A professor emiratus from Bearsden is one of three British-born scientists to be awarded this year’s Nobel Prize in Physics for discoveries about strange forms of matter.
David Thouless, who was born in Bearsden but is now professor emeritus at the University of Washington (UW), will share the 8m kronor (£727,000) prize with Duncan Haldane and Michael Kosterlitz.
Half the prize goes to Thouless while Haldane and Kosterlitz divide the remaining half. Thouless is the University of Washington’s seventh Nobel laureate, and second in physics after Hans Dehmelt in 1989.
Their work could result in improved materials for electronics and is already being used to achieve super-fast computing.

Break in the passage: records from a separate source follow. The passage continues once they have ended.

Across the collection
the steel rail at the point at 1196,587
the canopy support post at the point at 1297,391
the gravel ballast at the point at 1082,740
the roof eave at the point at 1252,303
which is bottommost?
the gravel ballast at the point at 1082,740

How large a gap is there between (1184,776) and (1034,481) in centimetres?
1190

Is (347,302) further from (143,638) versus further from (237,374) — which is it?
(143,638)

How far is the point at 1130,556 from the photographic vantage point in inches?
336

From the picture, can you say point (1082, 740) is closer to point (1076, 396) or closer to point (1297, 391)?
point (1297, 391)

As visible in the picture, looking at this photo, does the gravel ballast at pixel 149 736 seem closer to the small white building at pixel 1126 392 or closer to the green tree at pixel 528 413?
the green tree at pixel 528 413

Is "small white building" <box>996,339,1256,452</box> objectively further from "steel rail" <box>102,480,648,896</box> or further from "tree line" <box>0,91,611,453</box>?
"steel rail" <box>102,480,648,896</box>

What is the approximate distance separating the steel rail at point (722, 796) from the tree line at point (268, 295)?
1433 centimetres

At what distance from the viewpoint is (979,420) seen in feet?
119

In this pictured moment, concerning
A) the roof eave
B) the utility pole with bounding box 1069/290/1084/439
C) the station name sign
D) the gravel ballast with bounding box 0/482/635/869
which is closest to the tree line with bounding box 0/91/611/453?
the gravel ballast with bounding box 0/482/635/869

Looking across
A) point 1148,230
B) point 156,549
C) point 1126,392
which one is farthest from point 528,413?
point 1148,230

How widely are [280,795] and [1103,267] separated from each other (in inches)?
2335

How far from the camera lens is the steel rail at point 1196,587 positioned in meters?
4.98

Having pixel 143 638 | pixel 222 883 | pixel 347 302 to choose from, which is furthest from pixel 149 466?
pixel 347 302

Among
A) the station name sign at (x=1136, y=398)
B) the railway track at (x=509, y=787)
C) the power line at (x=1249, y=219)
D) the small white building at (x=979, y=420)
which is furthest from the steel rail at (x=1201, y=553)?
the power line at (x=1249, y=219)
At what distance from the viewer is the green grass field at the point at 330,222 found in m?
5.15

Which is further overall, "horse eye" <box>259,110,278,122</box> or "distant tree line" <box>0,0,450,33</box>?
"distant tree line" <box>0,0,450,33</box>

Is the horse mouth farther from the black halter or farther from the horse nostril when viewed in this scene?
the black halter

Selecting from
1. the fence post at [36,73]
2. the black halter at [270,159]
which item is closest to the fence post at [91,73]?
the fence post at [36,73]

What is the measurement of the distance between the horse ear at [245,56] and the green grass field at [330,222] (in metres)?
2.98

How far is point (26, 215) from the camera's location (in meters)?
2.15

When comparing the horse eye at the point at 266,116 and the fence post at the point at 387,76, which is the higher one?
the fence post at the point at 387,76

UW President Ana Mari Cauce, said: “Professor Thouless’ work is a perfect example of why curiosity-driven basic science is so vital.
“Not only did his discoveries open up entirely new fields of research, but they have also had implications for the electronic devices that power our world today and those that may do so in the future — everything from advanced superconductors to quantum computers to other applications we can hardly imagine.

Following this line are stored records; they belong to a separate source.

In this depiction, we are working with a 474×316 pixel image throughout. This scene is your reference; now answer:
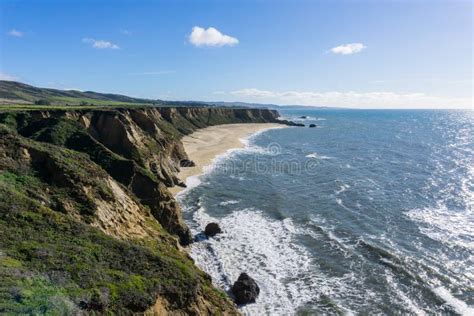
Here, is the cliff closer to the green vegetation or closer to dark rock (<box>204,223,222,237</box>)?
the green vegetation

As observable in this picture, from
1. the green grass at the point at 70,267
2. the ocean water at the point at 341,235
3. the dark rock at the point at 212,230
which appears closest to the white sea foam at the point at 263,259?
the ocean water at the point at 341,235

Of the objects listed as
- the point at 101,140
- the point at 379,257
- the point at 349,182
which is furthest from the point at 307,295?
the point at 101,140

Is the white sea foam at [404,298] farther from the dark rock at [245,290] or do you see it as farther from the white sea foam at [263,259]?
the dark rock at [245,290]

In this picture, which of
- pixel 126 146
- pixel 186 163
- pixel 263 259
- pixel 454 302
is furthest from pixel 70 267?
pixel 186 163

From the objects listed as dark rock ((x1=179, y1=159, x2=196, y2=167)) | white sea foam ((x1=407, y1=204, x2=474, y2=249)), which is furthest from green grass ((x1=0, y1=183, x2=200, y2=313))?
dark rock ((x1=179, y1=159, x2=196, y2=167))

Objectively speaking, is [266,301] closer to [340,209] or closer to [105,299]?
[105,299]

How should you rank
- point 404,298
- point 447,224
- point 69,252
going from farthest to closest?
point 447,224 < point 404,298 < point 69,252

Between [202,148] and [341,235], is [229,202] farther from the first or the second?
[202,148]
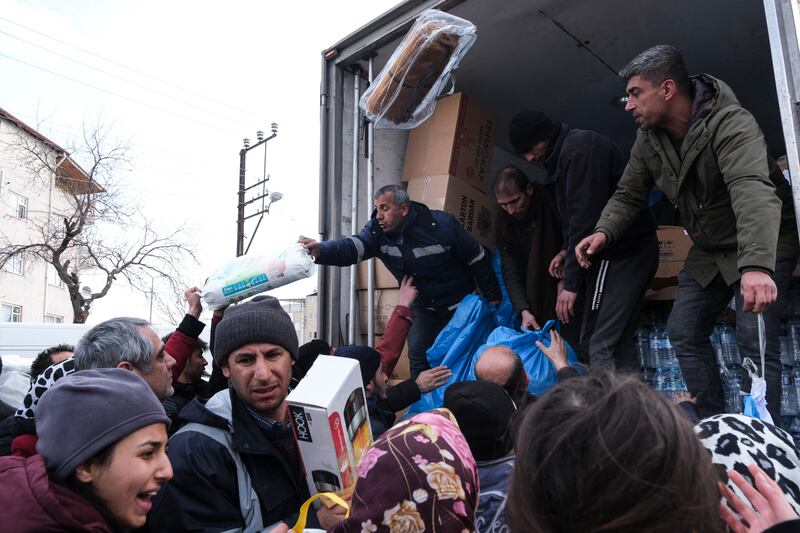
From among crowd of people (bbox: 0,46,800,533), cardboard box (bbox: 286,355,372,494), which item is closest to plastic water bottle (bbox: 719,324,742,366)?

“We are tremendously proud of this recognition of the seminal importance of his work.”
Born in 1934 in Bearsden, Thouless earned his undergraduate degree in 1955 from Cambridge University and a doctorate degree in 1958 from Cornell University, where he studied under physicist and Nobel laureate Hans Bethe.
Thouless was a postdoctoral researcher at the University of California, Berkeley, before returning to the United Kingdom to work with world-renowned physicist Rudolf Peierls at the University of Birmingham.
At Birmingham, where he was a professor of mathematical physics from 1965 to 1978, Thouless began a pivotal collaboration with Kosterlitz which overturned prevailing theories on how matter behaves in flat, two-dimensional environments.
Marcel Den Nijs, a UW professor of physics who has known Thouless for 35 years, said: “It is the foundation for new technologies we are exploring today, using 2-D surfaces using graphene and other ‘new materials’.
“This award was a long time coming. He’s a brilliant scientist and wonderful person.”